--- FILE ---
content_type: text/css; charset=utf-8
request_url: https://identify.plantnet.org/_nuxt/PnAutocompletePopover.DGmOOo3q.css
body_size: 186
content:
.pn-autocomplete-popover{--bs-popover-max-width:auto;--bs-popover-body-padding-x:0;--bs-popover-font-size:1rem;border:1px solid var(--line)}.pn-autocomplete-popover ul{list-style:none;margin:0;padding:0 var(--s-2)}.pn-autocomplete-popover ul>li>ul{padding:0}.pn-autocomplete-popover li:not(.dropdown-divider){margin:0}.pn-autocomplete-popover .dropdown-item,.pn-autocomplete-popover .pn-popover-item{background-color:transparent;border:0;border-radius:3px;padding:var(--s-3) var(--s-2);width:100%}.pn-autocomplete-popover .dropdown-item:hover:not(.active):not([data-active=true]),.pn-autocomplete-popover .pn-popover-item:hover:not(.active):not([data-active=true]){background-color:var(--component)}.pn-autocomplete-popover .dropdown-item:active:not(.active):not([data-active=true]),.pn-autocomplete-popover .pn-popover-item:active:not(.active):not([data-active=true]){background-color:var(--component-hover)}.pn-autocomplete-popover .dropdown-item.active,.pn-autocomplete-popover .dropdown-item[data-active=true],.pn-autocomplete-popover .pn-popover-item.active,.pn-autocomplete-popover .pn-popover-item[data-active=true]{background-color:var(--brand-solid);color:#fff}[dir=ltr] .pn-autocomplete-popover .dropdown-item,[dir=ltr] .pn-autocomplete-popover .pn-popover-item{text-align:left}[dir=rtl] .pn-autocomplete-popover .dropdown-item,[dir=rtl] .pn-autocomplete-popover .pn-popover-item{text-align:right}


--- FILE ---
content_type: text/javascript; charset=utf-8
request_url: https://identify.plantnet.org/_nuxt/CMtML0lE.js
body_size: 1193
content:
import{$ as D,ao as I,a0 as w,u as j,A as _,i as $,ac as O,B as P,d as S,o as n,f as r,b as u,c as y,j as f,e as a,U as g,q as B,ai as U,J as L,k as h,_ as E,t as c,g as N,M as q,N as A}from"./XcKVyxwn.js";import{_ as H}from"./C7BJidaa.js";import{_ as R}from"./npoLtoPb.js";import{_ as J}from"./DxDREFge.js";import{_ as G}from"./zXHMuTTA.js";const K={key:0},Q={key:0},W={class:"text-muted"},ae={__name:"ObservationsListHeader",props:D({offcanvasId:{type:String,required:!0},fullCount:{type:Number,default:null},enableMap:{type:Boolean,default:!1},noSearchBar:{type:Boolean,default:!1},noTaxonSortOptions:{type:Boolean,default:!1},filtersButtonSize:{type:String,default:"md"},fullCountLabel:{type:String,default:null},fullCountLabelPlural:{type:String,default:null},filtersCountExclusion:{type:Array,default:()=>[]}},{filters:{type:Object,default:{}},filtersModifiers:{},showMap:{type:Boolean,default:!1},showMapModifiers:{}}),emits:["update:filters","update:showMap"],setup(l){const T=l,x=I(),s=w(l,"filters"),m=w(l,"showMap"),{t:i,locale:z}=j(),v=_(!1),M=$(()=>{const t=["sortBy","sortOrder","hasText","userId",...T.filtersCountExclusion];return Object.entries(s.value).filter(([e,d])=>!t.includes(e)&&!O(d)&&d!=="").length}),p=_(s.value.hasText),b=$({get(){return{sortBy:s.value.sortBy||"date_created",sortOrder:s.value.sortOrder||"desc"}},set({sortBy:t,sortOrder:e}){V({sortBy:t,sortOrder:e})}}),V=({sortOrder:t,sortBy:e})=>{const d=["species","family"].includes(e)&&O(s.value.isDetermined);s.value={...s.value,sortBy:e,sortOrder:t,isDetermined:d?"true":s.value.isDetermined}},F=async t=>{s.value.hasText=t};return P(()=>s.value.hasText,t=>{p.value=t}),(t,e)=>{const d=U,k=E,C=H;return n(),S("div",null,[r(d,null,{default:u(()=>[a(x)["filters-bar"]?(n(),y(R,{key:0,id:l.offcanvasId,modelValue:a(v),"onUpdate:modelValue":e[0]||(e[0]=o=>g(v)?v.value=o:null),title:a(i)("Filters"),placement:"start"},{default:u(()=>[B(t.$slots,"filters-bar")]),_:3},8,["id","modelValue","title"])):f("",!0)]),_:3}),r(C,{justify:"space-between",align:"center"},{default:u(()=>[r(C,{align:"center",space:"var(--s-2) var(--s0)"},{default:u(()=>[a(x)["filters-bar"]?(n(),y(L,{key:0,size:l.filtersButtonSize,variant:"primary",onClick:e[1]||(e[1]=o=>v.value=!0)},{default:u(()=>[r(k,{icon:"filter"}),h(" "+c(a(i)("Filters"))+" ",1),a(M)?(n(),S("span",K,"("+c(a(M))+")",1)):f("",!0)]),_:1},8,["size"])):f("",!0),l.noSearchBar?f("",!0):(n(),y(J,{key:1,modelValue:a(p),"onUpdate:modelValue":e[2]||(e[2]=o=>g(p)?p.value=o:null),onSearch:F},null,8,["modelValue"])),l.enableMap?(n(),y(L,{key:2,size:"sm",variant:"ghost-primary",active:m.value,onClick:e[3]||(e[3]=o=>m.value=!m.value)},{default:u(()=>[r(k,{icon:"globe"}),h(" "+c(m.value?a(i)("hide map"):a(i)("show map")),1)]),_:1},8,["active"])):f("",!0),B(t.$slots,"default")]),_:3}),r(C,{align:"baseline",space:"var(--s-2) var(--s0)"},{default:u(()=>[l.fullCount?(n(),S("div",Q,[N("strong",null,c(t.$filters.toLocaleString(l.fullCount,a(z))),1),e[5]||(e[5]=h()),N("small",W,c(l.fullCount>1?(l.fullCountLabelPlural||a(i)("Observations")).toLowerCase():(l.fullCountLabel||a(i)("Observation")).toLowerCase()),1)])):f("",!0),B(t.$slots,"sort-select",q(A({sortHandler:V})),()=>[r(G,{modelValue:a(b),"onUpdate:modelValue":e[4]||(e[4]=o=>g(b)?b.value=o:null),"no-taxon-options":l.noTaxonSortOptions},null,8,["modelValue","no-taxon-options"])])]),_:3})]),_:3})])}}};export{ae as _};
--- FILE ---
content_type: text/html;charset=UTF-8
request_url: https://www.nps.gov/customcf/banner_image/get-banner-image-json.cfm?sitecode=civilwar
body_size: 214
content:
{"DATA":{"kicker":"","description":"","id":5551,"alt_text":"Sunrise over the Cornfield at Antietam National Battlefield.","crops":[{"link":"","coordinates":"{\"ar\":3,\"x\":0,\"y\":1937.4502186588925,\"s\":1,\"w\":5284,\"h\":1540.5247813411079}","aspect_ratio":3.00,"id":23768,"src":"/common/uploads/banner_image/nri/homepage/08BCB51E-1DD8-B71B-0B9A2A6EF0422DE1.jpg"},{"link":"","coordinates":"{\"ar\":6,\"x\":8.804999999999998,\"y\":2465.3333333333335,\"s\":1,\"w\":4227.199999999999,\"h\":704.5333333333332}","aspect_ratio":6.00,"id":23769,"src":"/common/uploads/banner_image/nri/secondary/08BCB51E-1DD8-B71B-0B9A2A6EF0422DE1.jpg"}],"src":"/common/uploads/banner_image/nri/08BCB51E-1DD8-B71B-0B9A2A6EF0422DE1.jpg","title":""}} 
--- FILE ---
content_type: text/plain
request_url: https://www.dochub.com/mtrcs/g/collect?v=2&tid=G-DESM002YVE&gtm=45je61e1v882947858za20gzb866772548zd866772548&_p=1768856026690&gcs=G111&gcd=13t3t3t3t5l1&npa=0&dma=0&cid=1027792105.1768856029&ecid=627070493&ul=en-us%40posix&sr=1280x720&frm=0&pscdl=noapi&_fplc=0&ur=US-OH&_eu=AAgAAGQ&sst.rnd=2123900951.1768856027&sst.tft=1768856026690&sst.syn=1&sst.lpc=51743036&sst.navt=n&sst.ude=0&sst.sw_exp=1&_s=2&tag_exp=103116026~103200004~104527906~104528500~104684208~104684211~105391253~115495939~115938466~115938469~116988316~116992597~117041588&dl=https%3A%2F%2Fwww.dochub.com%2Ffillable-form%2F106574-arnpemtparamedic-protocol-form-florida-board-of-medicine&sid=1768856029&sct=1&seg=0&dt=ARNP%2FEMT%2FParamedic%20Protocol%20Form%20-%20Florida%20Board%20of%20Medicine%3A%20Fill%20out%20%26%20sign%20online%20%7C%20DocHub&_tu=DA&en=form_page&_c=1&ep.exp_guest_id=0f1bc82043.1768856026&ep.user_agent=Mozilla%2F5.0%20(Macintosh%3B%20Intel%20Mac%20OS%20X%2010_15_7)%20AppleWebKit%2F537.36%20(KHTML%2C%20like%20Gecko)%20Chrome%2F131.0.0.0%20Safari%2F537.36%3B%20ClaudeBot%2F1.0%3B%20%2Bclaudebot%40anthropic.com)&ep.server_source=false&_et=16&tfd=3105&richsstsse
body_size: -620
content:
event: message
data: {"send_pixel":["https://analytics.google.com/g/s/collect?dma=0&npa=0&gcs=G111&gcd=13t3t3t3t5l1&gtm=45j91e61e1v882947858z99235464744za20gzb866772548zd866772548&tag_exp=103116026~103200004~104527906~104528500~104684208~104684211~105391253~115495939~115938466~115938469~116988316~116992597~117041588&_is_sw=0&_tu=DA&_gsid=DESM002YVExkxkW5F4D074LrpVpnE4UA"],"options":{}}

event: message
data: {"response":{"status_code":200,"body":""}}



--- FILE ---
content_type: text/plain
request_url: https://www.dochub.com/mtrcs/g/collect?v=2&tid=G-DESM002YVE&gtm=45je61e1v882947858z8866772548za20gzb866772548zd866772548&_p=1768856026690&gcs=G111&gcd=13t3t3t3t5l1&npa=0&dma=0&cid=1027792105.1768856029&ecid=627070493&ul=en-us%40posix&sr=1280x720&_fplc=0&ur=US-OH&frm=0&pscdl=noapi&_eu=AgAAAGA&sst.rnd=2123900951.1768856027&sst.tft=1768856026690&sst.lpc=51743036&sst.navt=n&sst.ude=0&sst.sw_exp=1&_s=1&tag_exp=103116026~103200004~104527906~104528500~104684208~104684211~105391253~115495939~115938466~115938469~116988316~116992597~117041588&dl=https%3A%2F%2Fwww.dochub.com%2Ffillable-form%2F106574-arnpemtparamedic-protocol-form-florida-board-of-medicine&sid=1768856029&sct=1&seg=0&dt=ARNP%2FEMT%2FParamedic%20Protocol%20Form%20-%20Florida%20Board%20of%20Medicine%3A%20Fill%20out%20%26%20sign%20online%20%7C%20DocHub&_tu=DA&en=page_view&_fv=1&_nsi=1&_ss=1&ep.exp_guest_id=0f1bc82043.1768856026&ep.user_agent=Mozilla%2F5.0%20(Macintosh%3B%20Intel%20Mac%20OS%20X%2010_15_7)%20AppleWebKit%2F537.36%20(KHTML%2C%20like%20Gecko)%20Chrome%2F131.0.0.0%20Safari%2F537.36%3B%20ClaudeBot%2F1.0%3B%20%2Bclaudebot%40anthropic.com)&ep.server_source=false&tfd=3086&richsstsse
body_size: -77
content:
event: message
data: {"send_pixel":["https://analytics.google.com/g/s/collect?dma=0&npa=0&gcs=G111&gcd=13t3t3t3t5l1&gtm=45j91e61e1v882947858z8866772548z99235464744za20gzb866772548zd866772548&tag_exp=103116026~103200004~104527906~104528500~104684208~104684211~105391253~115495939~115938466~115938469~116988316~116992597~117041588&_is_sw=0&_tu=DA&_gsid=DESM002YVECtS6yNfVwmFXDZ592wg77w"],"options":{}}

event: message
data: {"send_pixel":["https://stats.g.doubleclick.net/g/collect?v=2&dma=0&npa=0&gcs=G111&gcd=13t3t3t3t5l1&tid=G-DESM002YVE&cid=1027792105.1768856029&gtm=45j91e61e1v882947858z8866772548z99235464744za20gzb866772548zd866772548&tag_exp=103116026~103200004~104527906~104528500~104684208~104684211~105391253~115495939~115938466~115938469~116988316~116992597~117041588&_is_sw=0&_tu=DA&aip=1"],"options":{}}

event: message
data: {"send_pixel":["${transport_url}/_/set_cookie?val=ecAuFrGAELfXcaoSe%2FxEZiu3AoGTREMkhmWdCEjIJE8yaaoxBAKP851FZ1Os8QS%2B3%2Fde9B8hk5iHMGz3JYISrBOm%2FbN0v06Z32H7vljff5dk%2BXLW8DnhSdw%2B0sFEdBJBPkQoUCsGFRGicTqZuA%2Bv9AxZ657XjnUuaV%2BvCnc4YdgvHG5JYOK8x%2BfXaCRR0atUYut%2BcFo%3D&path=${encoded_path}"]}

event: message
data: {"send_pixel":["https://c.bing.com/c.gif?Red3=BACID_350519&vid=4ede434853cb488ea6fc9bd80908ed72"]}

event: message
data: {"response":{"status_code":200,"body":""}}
*-*-*
• [PROBLEM]: The lines above may hold the string "identify". Say how many do, and give only that number.

• [YOUR RESPONSE]: 2